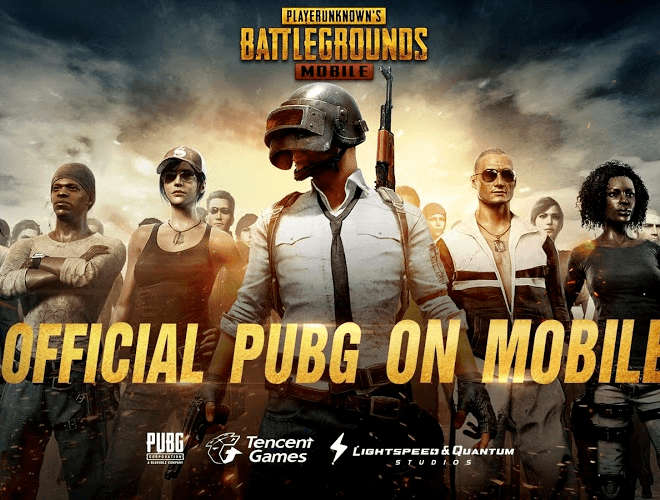 Main PubG Mobile on PC 7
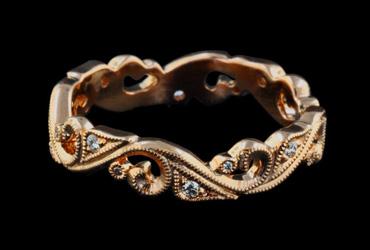 Beverley K 18k rose gold diamond band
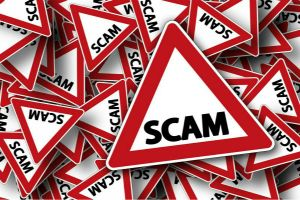 Scam Ptc Sites: 13 Tips That Will Help You To Avoid Them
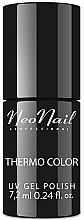 Voňavky, Parfémy, kozmetika Termo gélový lak na nechty, 7,2 ml - NeoNail Professional UV Gel Polish Color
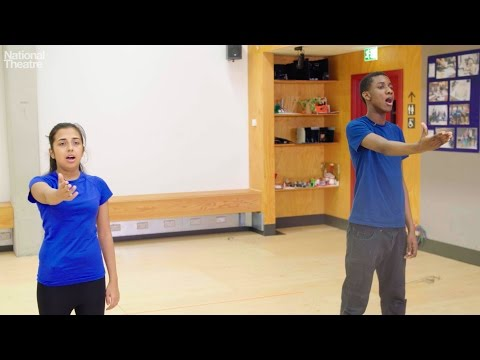 National Theatre: Vocal WarmUp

* **EXERCISE PROMPT**:
Copy each record exactly. Leave any images out of the copy.

* **TASK OUTPUT**:
 Main PubG Mobile on PC 7
 Beverley K 18k rose gold diamond band
 Scam Ptc Sites: 13 Tips That Will Help You To Avoid Them
 Voňavky, Parfémy, kozmetika Termo gélový lak na nechty, 7,2 ml - NeoNail Professional UV Gel Polish Color
 National Theatre: Vocal WarmUp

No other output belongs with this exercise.